Stored data
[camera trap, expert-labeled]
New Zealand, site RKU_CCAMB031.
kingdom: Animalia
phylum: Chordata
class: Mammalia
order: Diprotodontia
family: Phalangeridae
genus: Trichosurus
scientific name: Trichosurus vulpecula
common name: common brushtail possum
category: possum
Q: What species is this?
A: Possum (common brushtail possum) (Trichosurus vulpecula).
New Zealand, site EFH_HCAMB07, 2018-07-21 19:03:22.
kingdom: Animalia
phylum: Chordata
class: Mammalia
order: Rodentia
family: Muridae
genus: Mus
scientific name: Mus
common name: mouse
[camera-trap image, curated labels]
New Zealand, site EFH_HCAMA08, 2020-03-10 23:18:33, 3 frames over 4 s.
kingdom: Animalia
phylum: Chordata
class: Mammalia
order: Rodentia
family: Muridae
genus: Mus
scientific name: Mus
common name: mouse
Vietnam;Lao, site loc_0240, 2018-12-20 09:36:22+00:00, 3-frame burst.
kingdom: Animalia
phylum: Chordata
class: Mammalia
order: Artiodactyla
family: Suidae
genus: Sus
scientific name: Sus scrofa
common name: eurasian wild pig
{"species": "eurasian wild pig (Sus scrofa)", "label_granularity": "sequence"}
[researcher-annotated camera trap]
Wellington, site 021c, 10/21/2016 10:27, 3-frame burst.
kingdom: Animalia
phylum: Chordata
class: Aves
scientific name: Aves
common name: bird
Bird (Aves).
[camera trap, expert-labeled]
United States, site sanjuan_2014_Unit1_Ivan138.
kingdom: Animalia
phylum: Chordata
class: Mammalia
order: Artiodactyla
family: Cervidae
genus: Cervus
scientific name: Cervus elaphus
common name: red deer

_REQUIRED ACTION:_ Look through the entries. Copy out each line with "site" in it.

_ANSWER TO THIS TASK:_
New Zealand, site RKU_CCAMB031.
New Zealand, site EFH_HCAMB07, 2018-07-21 19:03:22.
New Zealand, site EFH_HCAMA08, 2020-03-10 23:18:33, 3 frames over 4 s.
Vietnam;Lao, site loc_0240, 2018-12-20 09:36:22+00:00, 3-frame burst.
Wellington, site 021c, 10/21/2016 10:27, 3-frame burst.
United States, site sanjuan_2014_Unit1_Ivan138.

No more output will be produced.